**Document segment**.

The clients came to AMA with a brief: retell the story of their long-time residence. They had lived in the home for over thirty years, during which time they had raised a family and undertaken several smaller renovations. Now the couple, both working from home full-time, wanted to update the tall, dark, drafty, inward facing, and subdivided Victorian semi into a home for their present and future. At the same time, they did not want to lose the Victorian’s character. AMA understood that this implied a paradox: how does one technically, functionally, and experientially map modern life into a Victorian home, while keeping it largely intact?


The existing house was striking, proud, rich in detail, and layered with decades of memories, but at the same time narrow, imposing, cold, and proscriptive – a house the clients loved, but one that was not always comfortable. The challenge was to fundamentally alter their day-to-day experience of the home with as light a touch as possible: unraveling, uncovering, retaining, restoring, re-envisioning, and re-inventing, rather than starting anew.


Instead of the tabula rasa approach, which is so commonly seen in renovations and energy retrofits of this type, and which is very waste and material intensive, AMA deployed the more empathetic strategy of uncovering and re-envisioning the house through careful observation, investigation, and, eventually, a series of strategic interventions.


This involved a truly collaborative effort with the contractor, who methodically ‘un-built’ the home’s interior, stripping it down to its studs. Existing features – some recovered, some uncovered – were retained and salvaged, including stairs, trims and moldings, hardware, doors, and fireplaces. The envelope and mechanical systems were significantly upgraded for greater comfort and energy efficiency, including new aluminum-clad wood windows in place of the original single pane, double hung ones, and radiant in-floor heating in place of the original, space-consuming cast iron radiators.


 The project’s principal intervention followed, which was to open the house by creating a new set of spatial relationships mapped onto existing ones through the insertion of seven new apertures – some punctures, some mirrors. These interventions, strategically situated on the axis with existing doors and windows, bounce light and views around the home, breaking down its strict Victorian edges and illuminating its darker recesses. It is from these interventions that the name ‘Camera Lucida’ is derived, which refers to the optical device that artists used to accurately reproduce reality on a two-dimensional surface using reflected rays of light.

**Data extract**.
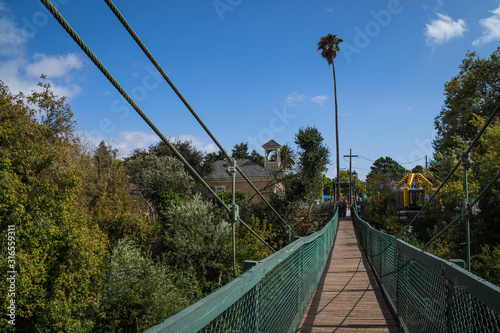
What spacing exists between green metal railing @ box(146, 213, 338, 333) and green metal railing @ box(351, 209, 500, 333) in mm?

**What you need to do**.
- A) Answer each question from the renovation text, one per line:
(i) How long had the clients lived in the home?
(ii) What took the place of the original cast iron radiators?
(iii) How many new apertures were inserted into the house?
- B) Decide whether each statement agrees with the renovation text. Answer yes or no, and quote the words that settle it.
(i) Both members of the couple work from home full-time.
(ii) The original single pane windows were kept in the renovation.
(iii) AMA took the tabula rasa approach to the house.
- C) Rewrite the renovation text from "The existing house" up to and including "of strategic interventions.", renaming "tabula rasa approach" as "clean-slate approach".

**Answers in order**.
- A)
(i) Over thirty years.
(ii) Radiant in-floor heating.
(iii) Seven.

- B)
(i) Yes: "both working from home full-time"
(ii) No: "new aluminum-clad wood windows in place of the original single pane, double hung ones"
(iii) No: "Instead of the tabula rasa approach"

- C)
The existing house was striking, proud, rich in detail, and layered with decades of memories, but at the same time narrow, imposing, cold, and proscriptive – a house the clients loved, but one that was not always comfortable. The challenge was to fundamentally alter their day-to-day experience of the home with as light a touch as possible: unraveling, uncovering, retaining, restoring, re-envisioning, and re-inventing, rather than starting anew.


Instead of the clean-slate approach, which is so commonly seen in renovations and energy retrofits of this type, and which is very waste and material intensive, AMA deployed the more empathetic strategy of uncovering and re-envisioning the house through careful observation, investigation, and, eventually, a series of strategic interventions.